▶ **DATA BLOCK**
*** Block opens ***

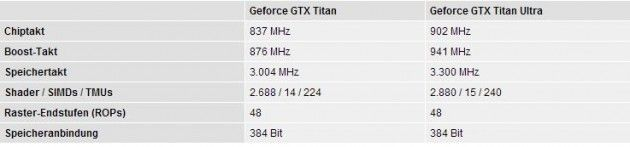 Ultra vs TITAN detalles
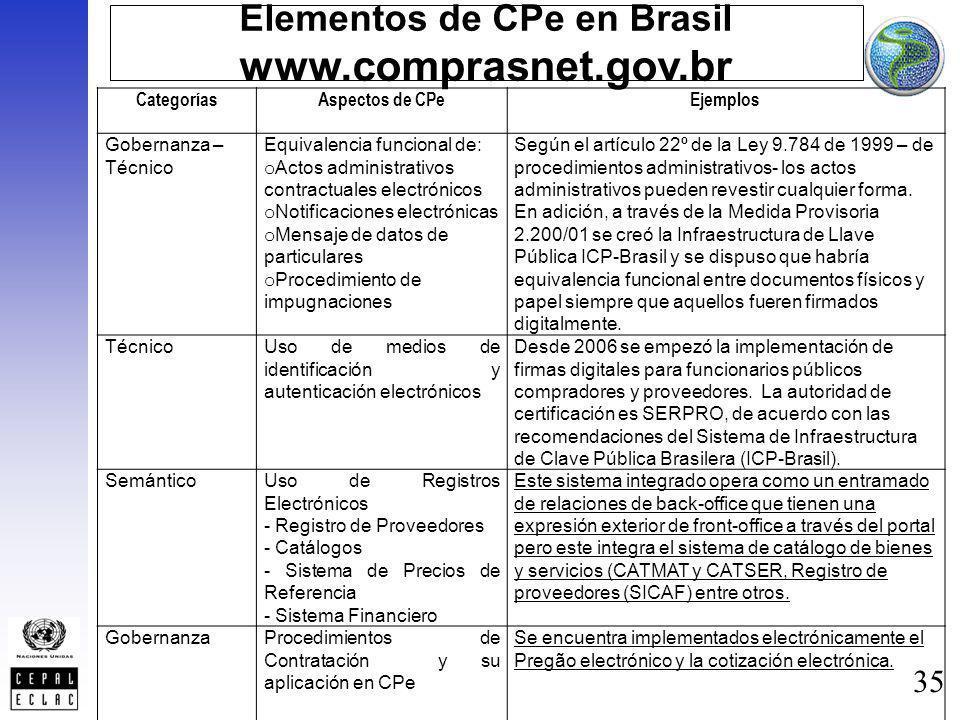 35 CategoríasAspectos de CPeEjemplos Gobernanza – Técnico Equivalencia funcional de: o Actos administrativos contractuales electrónicos o Notificacion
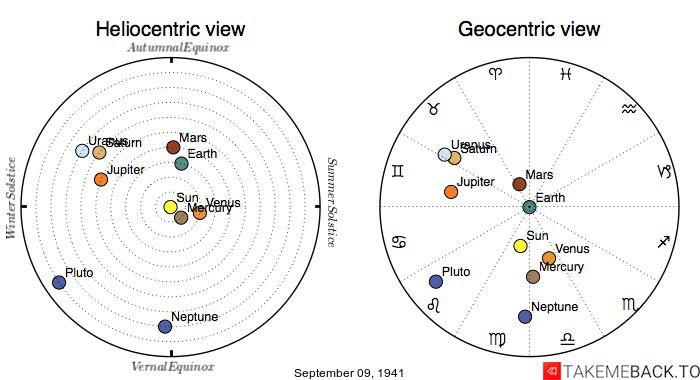 Planetary positions on September 9th, 1941 - Heliocentric and Geocentric views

*** Block closes ***

▶ **TRY IT**
The expected output is every line of the data, unchanged, with the pictures skipped.

▶ **SOLVED EXERCISE**
 Ultra vs TITAN detalles
 35 CategoríasAspectos de CPeEjemplos Gobernanza – Técnico Equivalencia funcional de: o Actos administrativos contractuales electrónicos o Notificacion
 Planetary positions on September 9th, 1941 - Heliocentric and Geocentric views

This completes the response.